Records of questions about scenes
-*-

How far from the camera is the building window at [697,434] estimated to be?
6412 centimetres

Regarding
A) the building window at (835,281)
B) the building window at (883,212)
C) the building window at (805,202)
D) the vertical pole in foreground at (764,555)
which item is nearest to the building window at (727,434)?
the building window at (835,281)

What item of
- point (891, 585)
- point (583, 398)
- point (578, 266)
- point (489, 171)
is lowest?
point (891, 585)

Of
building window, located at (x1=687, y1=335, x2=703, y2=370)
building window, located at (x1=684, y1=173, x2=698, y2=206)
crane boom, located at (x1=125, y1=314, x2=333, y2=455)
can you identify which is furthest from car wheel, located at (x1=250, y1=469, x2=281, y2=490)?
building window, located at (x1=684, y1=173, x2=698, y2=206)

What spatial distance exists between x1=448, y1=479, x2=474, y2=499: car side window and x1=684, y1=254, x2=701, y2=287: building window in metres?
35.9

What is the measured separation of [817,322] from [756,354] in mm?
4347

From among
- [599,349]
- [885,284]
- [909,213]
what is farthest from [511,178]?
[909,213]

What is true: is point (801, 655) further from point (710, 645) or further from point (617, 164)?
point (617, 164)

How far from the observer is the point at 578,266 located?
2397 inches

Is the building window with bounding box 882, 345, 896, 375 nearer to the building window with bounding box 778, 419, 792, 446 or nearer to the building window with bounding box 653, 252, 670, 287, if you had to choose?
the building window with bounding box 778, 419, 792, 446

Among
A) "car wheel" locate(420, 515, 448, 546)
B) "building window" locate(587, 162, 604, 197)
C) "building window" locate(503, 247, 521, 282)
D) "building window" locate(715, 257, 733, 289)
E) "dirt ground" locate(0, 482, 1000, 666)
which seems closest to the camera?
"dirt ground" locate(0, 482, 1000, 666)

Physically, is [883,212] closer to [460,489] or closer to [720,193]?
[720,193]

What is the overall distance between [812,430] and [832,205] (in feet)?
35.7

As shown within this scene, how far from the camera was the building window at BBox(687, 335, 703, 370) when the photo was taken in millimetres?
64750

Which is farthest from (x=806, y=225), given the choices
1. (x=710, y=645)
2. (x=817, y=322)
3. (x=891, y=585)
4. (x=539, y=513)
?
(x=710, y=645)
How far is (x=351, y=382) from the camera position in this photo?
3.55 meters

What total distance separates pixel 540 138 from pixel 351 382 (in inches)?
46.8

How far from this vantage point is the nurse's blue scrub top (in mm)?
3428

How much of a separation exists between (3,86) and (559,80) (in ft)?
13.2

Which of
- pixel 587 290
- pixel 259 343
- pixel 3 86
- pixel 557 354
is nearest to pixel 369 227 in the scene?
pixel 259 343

-*-

Exercise prompt – Print all of the records above again, word for word and without any change.

Finished task –
How far from the camera is the building window at [697,434] estimated to be?
6412 centimetres

Regarding
A) the building window at (835,281)
B) the building window at (883,212)
C) the building window at (805,202)
D) the vertical pole in foreground at (764,555)
which item is nearest to the building window at (727,434)?
the building window at (835,281)

What item of
- point (891, 585)
- point (583, 398)
- point (578, 266)
- point (489, 171)
is lowest?
point (891, 585)

Of
building window, located at (x1=687, y1=335, x2=703, y2=370)
building window, located at (x1=684, y1=173, x2=698, y2=206)
crane boom, located at (x1=125, y1=314, x2=333, y2=455)
can you identify which is furthest from car wheel, located at (x1=250, y1=469, x2=281, y2=490)?
building window, located at (x1=684, y1=173, x2=698, y2=206)

What spatial distance exists between x1=448, y1=479, x2=474, y2=499: car side window and x1=684, y1=254, x2=701, y2=287: building window in metres?
35.9

What is the measured separation of [817,322] from [756,354] in mm?
4347

From among
- [599,349]
- [885,284]
- [909,213]
what is farthest from [511,178]?
[909,213]

What is true: is point (801, 655) further from point (710, 645) or further from point (617, 164)?
point (617, 164)

How far from the observer is the point at 578,266 located?
2397 inches

Is the building window with bounding box 882, 345, 896, 375 nearer to the building window with bounding box 778, 419, 792, 446 or nearer to the building window with bounding box 653, 252, 670, 287, if you had to choose?
the building window with bounding box 778, 419, 792, 446

Among
A) "car wheel" locate(420, 515, 448, 546)
B) "building window" locate(587, 162, 604, 197)
C) "building window" locate(503, 247, 521, 282)
D) "building window" locate(715, 257, 733, 289)
E) "dirt ground" locate(0, 482, 1000, 666)
which seems closest to the camera?
"dirt ground" locate(0, 482, 1000, 666)

Physically, is [883,212] closer to [460,489] or closer to [720,193]?
[720,193]

What is the overall distance between [812,430] and [832,205] (in feet)?
35.7

As shown within this scene, how far from the camera was the building window at BBox(687, 335, 703, 370) when the photo was taken in millimetres?
64750

Which is farthest from (x=806, y=225), given the choices
1. (x=710, y=645)
2. (x=817, y=322)
3. (x=891, y=585)
4. (x=539, y=513)
?
(x=710, y=645)
How far is (x=351, y=382) from the camera position in this photo?
3.55 meters

What total distance separates pixel 540 138 from pixel 351 382 (in inches)?
46.8

How far from this vantage point is the nurse's blue scrub top (in mm)?
3428

How much of a separation exists between (3,86) and (559,80) (in ft)?
13.2

Which of
- pixel 587 290
- pixel 259 343
- pixel 3 86
- pixel 557 354
is nearest to pixel 369 227 in the scene?
pixel 259 343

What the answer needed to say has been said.